PC powerbrokers maintain fairly low profiles at Comdex

LAS VEGAS—Compaq Computer Corp., Dell Computer Corp. and IBM Corp. all stayed away
from last week’s Comdex, the capital of geekdom. But the most noticeable absentee was
Intel Corp. None had booths at the trade show.


The string-pulling chipmaker has PC makers at a standstill waiting for next year’s
introduction of a 500-MHz processor, which will have new instructions for floating-point
computations in multimedia and 3-D video.


Show visitors who did not bet on craps or blackjack could wager on what Intel will call
the chip, code-named Katmai.
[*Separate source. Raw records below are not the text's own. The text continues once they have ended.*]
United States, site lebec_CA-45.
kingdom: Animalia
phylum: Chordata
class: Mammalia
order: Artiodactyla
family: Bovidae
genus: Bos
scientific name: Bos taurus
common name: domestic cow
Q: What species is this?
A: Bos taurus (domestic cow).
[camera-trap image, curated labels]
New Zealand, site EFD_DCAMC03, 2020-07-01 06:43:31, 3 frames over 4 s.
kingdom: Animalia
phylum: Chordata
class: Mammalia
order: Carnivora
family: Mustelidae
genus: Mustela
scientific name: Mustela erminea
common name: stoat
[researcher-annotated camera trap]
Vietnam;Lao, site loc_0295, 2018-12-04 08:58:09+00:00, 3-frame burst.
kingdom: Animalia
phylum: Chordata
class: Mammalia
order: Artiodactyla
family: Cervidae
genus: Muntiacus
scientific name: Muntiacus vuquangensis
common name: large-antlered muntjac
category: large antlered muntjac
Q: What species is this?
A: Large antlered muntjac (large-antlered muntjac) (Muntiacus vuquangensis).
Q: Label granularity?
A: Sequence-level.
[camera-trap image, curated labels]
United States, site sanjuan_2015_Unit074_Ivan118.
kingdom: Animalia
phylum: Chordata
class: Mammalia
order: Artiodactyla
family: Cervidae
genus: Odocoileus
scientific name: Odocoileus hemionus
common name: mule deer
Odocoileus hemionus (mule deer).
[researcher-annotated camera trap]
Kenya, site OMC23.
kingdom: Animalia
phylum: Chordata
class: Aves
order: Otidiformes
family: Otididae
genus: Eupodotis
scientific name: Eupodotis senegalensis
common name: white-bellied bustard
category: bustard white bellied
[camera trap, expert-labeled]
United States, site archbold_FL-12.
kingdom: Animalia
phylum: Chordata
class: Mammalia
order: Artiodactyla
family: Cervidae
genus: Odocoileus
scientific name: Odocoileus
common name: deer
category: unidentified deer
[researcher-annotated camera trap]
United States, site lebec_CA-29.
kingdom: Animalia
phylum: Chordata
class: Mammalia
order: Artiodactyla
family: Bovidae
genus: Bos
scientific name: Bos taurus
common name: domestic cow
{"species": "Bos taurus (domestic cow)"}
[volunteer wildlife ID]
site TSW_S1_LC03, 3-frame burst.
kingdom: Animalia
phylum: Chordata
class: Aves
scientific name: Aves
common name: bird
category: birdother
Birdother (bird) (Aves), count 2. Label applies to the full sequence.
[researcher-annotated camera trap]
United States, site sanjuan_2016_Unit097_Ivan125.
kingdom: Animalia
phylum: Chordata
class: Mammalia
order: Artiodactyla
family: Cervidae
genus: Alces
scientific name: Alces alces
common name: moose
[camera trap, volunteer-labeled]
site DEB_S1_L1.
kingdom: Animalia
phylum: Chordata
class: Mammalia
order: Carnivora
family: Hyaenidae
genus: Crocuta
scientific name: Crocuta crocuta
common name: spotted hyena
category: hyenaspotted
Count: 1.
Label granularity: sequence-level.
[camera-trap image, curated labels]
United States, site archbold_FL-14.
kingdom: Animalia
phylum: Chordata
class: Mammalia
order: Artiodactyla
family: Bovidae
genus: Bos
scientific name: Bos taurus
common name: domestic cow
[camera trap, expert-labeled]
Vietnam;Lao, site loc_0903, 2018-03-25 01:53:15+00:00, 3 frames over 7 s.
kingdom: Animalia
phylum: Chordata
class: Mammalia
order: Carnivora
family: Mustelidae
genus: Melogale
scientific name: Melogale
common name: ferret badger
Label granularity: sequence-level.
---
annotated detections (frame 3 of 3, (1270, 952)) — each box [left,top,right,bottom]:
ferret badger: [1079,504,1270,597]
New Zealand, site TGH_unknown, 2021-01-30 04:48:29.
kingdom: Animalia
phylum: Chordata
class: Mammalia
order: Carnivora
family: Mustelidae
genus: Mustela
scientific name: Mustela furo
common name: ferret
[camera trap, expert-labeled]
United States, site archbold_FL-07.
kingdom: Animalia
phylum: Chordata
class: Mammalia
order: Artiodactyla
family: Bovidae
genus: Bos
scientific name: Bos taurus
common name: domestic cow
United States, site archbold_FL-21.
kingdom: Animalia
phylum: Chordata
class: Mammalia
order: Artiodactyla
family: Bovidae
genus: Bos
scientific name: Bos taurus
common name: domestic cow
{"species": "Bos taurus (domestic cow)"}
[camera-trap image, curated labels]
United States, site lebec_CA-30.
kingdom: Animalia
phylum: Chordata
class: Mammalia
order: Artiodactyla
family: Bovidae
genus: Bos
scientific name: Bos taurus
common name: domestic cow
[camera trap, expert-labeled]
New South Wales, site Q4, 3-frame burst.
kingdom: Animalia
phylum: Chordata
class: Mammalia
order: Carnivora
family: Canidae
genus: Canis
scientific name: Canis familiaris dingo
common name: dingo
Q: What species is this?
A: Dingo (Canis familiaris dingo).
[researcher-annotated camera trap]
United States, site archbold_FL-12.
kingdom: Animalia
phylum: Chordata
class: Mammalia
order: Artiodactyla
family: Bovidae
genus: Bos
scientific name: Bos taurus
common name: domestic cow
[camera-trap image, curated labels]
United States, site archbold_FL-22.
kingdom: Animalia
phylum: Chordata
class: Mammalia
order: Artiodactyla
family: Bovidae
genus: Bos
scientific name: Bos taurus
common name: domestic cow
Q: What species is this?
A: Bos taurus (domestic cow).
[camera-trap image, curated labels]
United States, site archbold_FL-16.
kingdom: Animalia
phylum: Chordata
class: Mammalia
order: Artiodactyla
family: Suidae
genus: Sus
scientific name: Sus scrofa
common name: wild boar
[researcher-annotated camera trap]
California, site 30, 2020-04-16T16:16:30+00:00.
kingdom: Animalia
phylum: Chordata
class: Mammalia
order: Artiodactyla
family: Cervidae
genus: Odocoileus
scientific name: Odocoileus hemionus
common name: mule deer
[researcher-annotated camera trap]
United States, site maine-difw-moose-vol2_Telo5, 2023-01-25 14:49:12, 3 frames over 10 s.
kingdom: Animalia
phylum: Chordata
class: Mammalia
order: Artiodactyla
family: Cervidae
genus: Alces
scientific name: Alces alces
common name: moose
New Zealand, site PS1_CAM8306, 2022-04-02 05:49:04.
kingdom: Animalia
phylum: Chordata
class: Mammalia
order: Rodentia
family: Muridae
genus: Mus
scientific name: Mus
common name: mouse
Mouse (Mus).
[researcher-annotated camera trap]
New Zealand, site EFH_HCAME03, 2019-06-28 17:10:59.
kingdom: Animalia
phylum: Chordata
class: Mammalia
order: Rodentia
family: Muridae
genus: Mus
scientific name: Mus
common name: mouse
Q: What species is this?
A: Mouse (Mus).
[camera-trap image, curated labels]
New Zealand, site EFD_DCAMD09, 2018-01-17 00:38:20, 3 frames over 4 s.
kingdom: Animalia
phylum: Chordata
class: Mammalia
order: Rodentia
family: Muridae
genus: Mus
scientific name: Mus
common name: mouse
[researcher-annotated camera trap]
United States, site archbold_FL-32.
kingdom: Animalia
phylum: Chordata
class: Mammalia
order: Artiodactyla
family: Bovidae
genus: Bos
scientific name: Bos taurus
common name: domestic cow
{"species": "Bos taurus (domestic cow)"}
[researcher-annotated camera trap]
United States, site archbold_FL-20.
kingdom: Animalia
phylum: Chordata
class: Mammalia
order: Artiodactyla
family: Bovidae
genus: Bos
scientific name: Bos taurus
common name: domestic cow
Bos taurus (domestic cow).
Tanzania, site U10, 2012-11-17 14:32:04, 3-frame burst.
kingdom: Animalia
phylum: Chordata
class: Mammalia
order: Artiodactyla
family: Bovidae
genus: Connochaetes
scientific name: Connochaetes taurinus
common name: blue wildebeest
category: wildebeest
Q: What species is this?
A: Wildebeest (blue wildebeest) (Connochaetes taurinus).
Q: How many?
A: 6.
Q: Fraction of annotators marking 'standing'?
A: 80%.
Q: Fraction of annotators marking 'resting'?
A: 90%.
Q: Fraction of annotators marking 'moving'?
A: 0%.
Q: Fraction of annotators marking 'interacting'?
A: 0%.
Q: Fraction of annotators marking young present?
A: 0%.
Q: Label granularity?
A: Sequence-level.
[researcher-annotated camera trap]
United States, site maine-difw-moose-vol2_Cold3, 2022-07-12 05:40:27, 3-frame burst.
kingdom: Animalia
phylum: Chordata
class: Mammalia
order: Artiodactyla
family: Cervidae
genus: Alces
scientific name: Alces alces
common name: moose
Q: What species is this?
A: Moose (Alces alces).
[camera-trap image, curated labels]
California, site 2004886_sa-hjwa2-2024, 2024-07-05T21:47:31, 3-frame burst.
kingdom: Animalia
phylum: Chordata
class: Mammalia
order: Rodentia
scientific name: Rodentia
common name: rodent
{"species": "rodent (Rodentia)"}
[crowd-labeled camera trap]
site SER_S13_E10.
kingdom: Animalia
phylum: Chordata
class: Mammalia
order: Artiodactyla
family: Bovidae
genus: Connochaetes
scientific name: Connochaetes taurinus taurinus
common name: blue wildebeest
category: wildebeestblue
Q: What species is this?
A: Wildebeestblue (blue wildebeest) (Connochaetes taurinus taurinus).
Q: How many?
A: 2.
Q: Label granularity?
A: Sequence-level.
The top guess in an informal survey: Pentium III. Some
observers thought Intel might catch the date wave and name the processor Pentium 2000, or
perhaps the Pentium Millennium.


Intel chief executive officer Craig Barrett said in an irreverent keynote speech that
the government ought to abolish the Postal Service and turn all post offices into kiosk
locations for e-mail instead of continuing to handle paper mail.


I had one question for Mr. Barrett: How can my mom attach cookies to an e-mail?


Boothless like Barrett, Dell chairman and founder Michael Dell backed out of giving a
keynote speech. But I bumped into the billionaire in his company’s well-concealed
meeting room.


As some of the Dell folks said later, “Michael and Michael had lunch.” While
we grazed the Comdex fare, Dell told me, “We have a lot of products coming along in
1999 with Katmai and Windows 2000.”


Dell’s portable team showed off a 3-pound, Pentium-class subnotebook that the
company plans to release early next year. Dell officials said it will have the largest,
brightest display in that weight class.


“When we launched the portable line, we went right to the center of the
market,” Dell said. “Now you’re going to see us branch out.”


Microsoft Corp. came a step closer to release of its newest software suite, Office
2000, when chairman Bill Gates rolled out the second beta version at Comdex.


Office 2000 Premium will include not only the standard Word, Excel, Access, PowerPoint
and Outlook applications, but also FrontPage, Publisher and the new PhotoDraw for Web and
document graphics. Expect the new Office early next year.


As for Windows NT 5.0, now being developed in various flavors under the name Windows
2000, it’s still anyone’s guess when that will be ready.